## Passage given
Observability Engineer

Neuberger Berman•New York, NY

7h•$110,000 - $130,000•Hybrid

About The Position

Neuberger Berman’s Technology team is seeking an Observability Engineer to lead and evolve our observability strategy across cloud and on-premise environments. You will help build and operate a server monitoring platform that continuously validates service health (24/7) across business-critical systems—including external websites and key infrastructure components (e.g., firewalls, OpenShift). You will design and implement end-to-end monitoring solutions spanning logs, metrics, traces, Service Level Objectives (SLOs), synthetic monitoring, and RUM (Real User Monitoring) to improve reliability, accelerate incident response, and deliver clear visibility into service performance. This is an individual contributor role with strong engineering/scripting expectations (not a pure administrator role, though admin experience is helpful). You will partner closely with application, SRE/DevOps, infrastructure, and security teams and act as a champion/evangelist for observability tooling and standards. The environment includes a current OpenView footprint with a migration to Datadog, with workflows integrating into ServiceNow for incident/ticket routing and escalation.

Requirements

BS/BA in Computer Science, Information Systems, Engineering, or equivalent experience.
5+ years in Observability/APM/SRE/Platform Engineering with a track record of delivering production-grade telemetry and reliability outcomes.
Proficiency operating in both Windows Server and Unix (Linux/Solaris) environments, including service instrumentation, agent/collector deployment, and OS-specific performance analysis.

## Record set
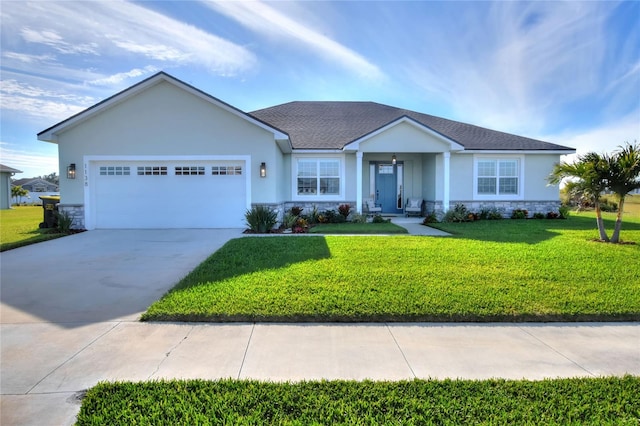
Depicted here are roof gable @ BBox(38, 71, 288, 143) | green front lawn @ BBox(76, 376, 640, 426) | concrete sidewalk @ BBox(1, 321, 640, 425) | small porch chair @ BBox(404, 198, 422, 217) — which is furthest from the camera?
small porch chair @ BBox(404, 198, 422, 217)

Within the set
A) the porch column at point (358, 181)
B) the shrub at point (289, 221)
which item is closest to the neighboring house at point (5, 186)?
the shrub at point (289, 221)

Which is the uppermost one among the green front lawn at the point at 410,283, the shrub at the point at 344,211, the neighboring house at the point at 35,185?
the neighboring house at the point at 35,185

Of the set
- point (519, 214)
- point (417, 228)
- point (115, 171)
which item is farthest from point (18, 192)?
point (519, 214)

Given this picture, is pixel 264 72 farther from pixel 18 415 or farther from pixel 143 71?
pixel 18 415

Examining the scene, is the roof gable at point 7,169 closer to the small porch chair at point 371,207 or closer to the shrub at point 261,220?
the shrub at point 261,220

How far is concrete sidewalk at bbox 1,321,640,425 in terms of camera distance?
2998mm

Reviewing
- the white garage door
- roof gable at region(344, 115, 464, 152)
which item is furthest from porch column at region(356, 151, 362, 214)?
the white garage door

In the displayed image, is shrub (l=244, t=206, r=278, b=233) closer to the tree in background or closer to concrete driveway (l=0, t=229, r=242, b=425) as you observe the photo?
concrete driveway (l=0, t=229, r=242, b=425)

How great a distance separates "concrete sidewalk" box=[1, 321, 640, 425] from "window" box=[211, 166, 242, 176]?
9235mm

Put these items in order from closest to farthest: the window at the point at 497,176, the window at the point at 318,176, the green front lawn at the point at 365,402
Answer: the green front lawn at the point at 365,402
the window at the point at 318,176
the window at the point at 497,176

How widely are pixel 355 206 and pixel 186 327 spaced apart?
11743mm

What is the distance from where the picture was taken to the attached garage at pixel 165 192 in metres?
12.9

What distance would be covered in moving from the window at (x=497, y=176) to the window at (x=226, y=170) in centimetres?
1103

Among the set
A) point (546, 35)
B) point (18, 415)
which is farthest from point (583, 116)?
point (18, 415)
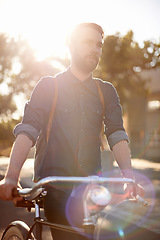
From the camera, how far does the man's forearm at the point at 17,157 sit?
2.03m

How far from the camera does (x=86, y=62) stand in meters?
2.36

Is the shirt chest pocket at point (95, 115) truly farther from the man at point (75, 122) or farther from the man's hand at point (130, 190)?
the man's hand at point (130, 190)

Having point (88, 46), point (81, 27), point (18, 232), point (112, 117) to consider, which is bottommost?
point (18, 232)

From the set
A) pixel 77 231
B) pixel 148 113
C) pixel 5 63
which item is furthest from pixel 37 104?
pixel 148 113

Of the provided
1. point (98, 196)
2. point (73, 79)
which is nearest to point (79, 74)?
point (73, 79)

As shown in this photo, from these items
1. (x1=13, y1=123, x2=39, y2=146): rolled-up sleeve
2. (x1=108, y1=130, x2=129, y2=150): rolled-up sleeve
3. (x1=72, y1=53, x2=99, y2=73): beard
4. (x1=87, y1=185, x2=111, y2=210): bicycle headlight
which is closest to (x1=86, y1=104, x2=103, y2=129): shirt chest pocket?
(x1=108, y1=130, x2=129, y2=150): rolled-up sleeve

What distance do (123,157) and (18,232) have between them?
2.74 feet

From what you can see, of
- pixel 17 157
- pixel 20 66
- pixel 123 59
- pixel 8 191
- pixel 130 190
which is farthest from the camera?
pixel 20 66

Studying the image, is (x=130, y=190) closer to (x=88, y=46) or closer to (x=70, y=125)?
(x=70, y=125)

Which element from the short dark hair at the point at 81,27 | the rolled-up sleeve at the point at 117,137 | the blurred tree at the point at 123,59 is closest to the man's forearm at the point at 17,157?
the rolled-up sleeve at the point at 117,137

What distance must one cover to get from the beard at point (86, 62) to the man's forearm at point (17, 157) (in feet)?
1.89

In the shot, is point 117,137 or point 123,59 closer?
point 117,137

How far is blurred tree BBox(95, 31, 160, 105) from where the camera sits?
19.1 meters

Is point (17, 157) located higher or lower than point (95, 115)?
lower
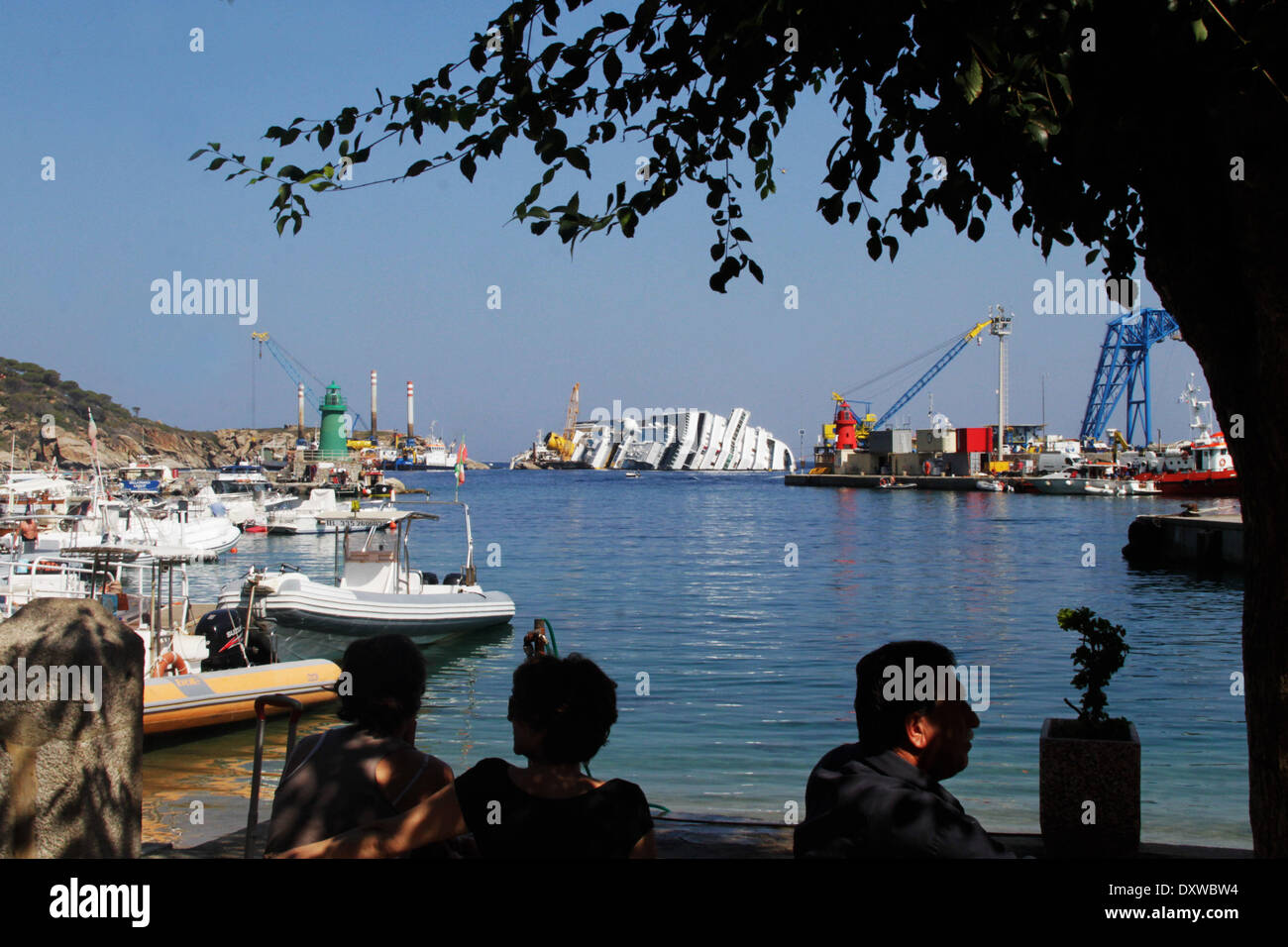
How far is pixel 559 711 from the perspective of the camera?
3127mm

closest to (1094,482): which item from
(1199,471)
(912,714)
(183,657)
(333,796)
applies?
(1199,471)

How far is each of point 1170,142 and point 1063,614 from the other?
3.62 metres

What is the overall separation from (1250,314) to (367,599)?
54.5 feet

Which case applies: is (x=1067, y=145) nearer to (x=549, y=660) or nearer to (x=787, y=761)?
(x=549, y=660)

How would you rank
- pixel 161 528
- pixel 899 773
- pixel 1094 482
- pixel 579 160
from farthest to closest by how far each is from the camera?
pixel 1094 482 < pixel 161 528 < pixel 579 160 < pixel 899 773

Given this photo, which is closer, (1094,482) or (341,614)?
(341,614)

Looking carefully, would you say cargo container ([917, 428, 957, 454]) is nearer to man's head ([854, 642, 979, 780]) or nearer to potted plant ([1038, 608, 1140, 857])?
potted plant ([1038, 608, 1140, 857])

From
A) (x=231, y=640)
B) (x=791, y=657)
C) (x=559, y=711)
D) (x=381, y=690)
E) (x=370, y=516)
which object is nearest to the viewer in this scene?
(x=559, y=711)

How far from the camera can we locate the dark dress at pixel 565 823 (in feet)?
9.85

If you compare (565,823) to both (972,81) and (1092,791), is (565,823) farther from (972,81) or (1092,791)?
(1092,791)

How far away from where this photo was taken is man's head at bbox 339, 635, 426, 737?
340 cm

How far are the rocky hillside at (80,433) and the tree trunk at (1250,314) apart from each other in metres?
90.0

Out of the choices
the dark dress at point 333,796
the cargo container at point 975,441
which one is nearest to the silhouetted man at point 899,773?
the dark dress at point 333,796

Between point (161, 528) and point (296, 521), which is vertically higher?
point (161, 528)
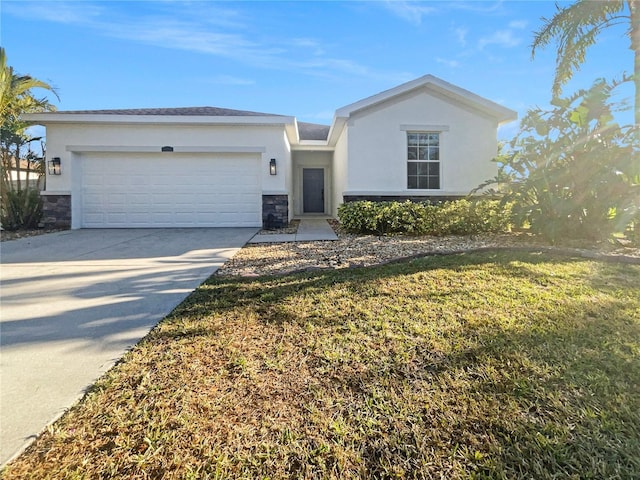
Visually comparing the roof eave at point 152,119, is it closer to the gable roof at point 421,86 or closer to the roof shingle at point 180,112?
the roof shingle at point 180,112

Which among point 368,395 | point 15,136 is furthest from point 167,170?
point 368,395

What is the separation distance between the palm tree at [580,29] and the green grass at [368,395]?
8.13 meters

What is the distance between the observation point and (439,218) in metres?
8.76

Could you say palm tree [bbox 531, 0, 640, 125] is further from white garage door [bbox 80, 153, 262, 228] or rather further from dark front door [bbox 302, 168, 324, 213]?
dark front door [bbox 302, 168, 324, 213]

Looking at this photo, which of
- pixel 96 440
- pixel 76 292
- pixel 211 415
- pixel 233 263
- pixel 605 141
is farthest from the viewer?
pixel 605 141

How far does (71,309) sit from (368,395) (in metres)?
3.25

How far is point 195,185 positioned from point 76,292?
7.47 meters

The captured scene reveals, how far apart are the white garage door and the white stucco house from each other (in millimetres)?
32

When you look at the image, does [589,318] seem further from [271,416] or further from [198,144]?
[198,144]

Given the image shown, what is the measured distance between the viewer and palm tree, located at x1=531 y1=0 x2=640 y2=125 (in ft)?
Result: 27.2

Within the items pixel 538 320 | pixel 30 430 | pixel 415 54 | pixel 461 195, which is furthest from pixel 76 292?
pixel 415 54

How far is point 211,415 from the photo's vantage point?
76.3 inches

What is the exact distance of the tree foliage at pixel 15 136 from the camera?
940 cm

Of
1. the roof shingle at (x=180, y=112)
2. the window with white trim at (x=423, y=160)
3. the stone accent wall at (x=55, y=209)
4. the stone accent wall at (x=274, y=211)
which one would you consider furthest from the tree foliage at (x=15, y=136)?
the window with white trim at (x=423, y=160)
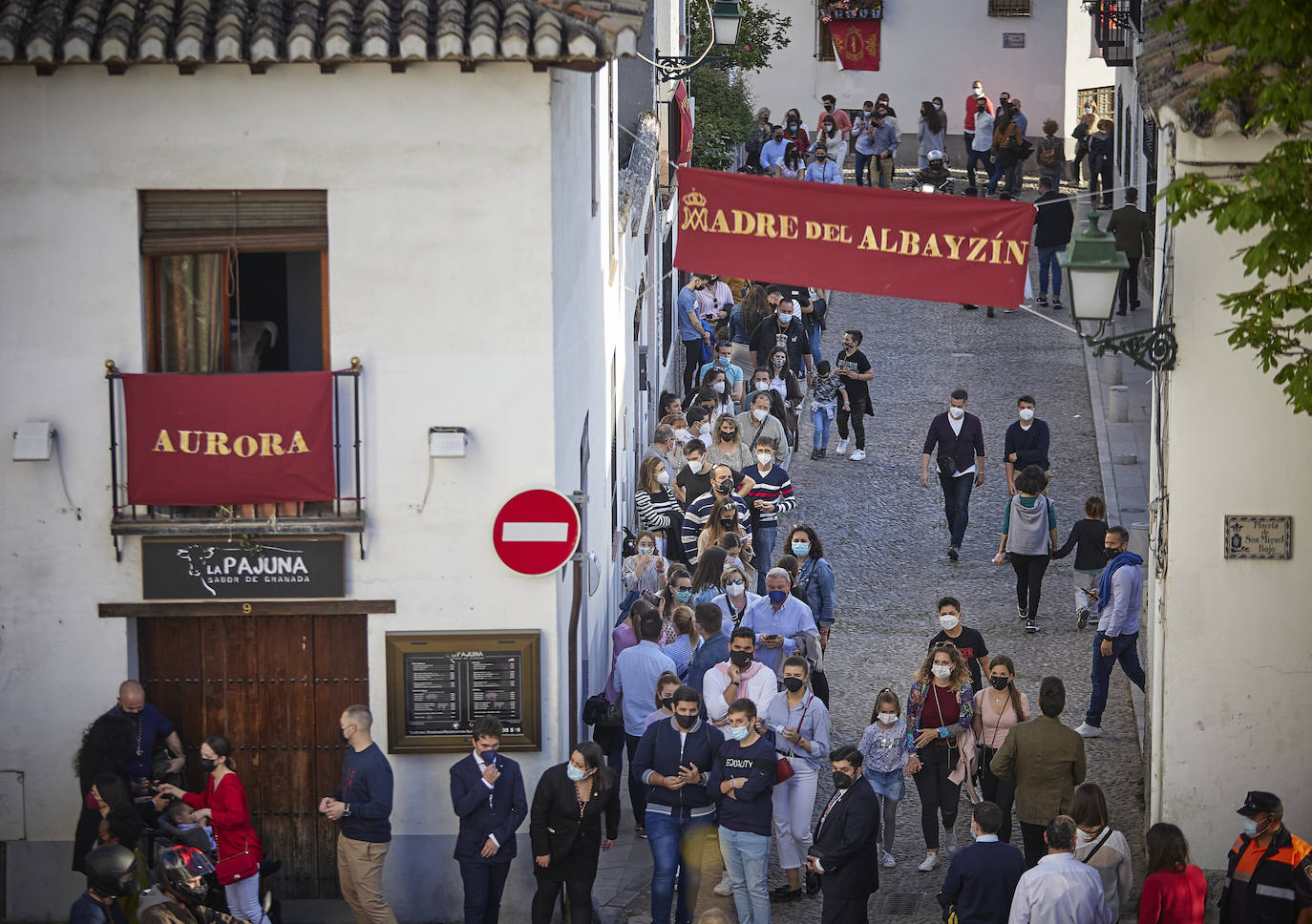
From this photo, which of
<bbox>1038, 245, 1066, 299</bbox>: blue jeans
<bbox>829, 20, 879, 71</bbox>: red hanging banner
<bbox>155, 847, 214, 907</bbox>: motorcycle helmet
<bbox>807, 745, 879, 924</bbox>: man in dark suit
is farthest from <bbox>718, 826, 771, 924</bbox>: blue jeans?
<bbox>829, 20, 879, 71</bbox>: red hanging banner

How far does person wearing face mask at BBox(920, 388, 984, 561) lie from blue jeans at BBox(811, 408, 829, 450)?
11.9 ft

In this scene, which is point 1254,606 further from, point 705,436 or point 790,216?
point 705,436

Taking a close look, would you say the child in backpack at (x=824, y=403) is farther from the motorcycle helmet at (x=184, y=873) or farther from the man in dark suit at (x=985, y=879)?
the motorcycle helmet at (x=184, y=873)

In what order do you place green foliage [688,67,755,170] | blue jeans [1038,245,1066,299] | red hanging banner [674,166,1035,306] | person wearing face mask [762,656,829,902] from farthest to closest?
green foliage [688,67,755,170], blue jeans [1038,245,1066,299], person wearing face mask [762,656,829,902], red hanging banner [674,166,1035,306]

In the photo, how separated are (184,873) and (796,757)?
471 cm

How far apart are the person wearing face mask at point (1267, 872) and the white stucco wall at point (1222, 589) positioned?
5.89 feet

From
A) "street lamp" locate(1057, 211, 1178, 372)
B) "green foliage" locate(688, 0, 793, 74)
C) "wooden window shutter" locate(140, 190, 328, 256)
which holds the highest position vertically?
"green foliage" locate(688, 0, 793, 74)

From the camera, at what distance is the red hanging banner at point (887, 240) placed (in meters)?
12.8

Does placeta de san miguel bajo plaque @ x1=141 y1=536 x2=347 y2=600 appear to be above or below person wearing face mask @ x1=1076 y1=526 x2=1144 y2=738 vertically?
above

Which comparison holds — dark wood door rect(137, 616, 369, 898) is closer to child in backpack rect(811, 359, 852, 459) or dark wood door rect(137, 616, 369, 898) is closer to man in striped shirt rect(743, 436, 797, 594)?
man in striped shirt rect(743, 436, 797, 594)

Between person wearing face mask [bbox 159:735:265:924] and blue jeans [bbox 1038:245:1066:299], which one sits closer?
person wearing face mask [bbox 159:735:265:924]

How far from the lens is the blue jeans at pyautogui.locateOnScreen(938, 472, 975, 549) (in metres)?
20.4

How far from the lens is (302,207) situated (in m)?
12.1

## Problems to solve
1. According to the job posting, which platform do the monitoring workflows integrate with for incident and ticket routing and escalation?
2. Write out everything in the job posting from "Requirements" down to "and reliability outcomes.", word for word.
The material isn't needed for this work.

## Answers for the exercise
1. ServiceNow.

2.
Requirements

BS/BA in Computer Science, Information Systems, Engineering, or equivalent experience.
5+ years in Observability/APM/SRE/Platform Engineering with a track record of delivering production-grade telemetry and reliability outcomes.